## Given task 1:
Translate this sentence from the essay on facing adversity into Spanish: "Some of us are defined by the tragedies of our lives."

## Extract to read:
— Begin —

Dune by Frank Herbert
Can a person overcome the weaker elements of their own personality? Is it possible to overcome great odds and retain the basic elements of humanity? These are questions that I faced throughout my life as I tried to face difficult situations. In some situations I failed and those failures led to major problems in my life. Yet, I believe that even with our faults our struggles can become like a refining fire, and it is in this struggle we can often find out who we really are.
I recently became a fan of Joss Wheadon's Firefly series after seeing the movie Serenity. In one episode called War Stories, there is a discussion about a fake Chinese ruler named Shan Yu. In this discussion Shan Yu was purported to be a warrior poet who wrote volumes about torture and the limits of human endurance. A saying of Shan Yu was quoted as the following.
“Live with a man 40 years. Share his house and meals speak on every subject. Then tie him up and hold him over the volcano’s edge and on that day you will finally meet the man.”
Some of us are defined by the tragedies of our lives. The hurt, the pain, and the loss shapes us and molds us in ways that are often hard to define. We sometimes don't even recognize these things within ourselves unless we spend time in reflection on who we are and who we are becoming. When we are not focused on the mirrors of our lives it often becomes hard to see the person within us, and we may become prone to ignore the realities that exist within us.
It is important for people to understand that we can either be a victim of the past, or we can be someone who says, "I have been victimized, but I am no longer a victim. I can fight back, I can be motivated, and I can overcome the hurdles that are currently before me." Through change, pain, and adversity we often learn who we really are. If a tragedy happens, what is my reaction? Do I loose faith, in what I believed? Do I cringe in terror? Do I become lost to the realm of logic and not know where I am going? Do I face the reality seeking a path that will help me deal with that reality?

— End —

## Given task 2:
In the listing below, copy word for word the stretch from the line containing "What is the inter-object" through the final line of the listing.

## Entries supplied:
— Begin —

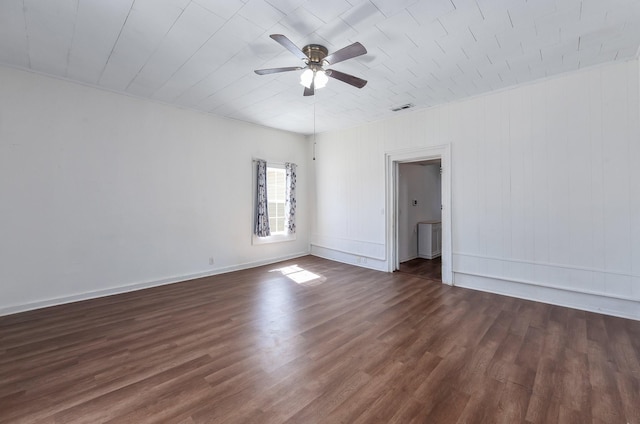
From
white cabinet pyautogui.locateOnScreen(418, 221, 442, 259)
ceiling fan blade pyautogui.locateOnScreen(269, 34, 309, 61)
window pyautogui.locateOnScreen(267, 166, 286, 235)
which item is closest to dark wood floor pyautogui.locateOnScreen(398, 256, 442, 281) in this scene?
white cabinet pyautogui.locateOnScreen(418, 221, 442, 259)

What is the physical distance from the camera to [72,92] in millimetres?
3592

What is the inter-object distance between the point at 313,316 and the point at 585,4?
379 cm

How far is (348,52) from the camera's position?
7.63ft

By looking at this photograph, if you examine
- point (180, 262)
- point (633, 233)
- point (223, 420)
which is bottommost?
point (223, 420)

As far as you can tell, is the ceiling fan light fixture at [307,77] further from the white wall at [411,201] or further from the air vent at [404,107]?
the white wall at [411,201]

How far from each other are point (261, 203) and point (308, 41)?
3401 millimetres

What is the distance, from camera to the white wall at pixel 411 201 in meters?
6.01

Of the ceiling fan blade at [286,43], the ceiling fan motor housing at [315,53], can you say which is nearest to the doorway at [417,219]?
the ceiling fan motor housing at [315,53]

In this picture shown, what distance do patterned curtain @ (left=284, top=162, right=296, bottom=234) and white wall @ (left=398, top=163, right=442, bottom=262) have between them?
2325 mm

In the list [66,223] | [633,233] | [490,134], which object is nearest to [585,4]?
[490,134]

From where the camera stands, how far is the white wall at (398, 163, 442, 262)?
237 inches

— End —

## Exercise result 1:
A algunos de nosotros nos definen las tragedias de nuestras vidas.

## Exercise result 2:
What is the inter-object distance between the point at 313,316 and the point at 585,4?
379 cm

How far is (348,52) from the camera's position?
7.63ft

By looking at this photograph, if you examine
- point (180, 262)
- point (633, 233)
- point (223, 420)
which is bottommost?
point (223, 420)

As far as you can tell, is the ceiling fan light fixture at [307,77] further from the white wall at [411,201] or further from the air vent at [404,107]?
the white wall at [411,201]

How far from each other are point (261, 203) and point (308, 41)?
3401 millimetres

What is the distance, from camera to the white wall at pixel 411 201 in meters?
6.01

Of the ceiling fan blade at [286,43], the ceiling fan motor housing at [315,53], can you say which is nearest to the doorway at [417,219]?
the ceiling fan motor housing at [315,53]

In this picture shown, what distance do patterned curtain @ (left=284, top=162, right=296, bottom=234) and white wall @ (left=398, top=163, right=442, bottom=262) have between them?
2325 mm

In the list [66,223] | [633,233] | [490,134], which object is nearest to [585,4]?
[490,134]

From where the camera stands, how far is the white wall at (398, 163, 442, 262)?
237 inches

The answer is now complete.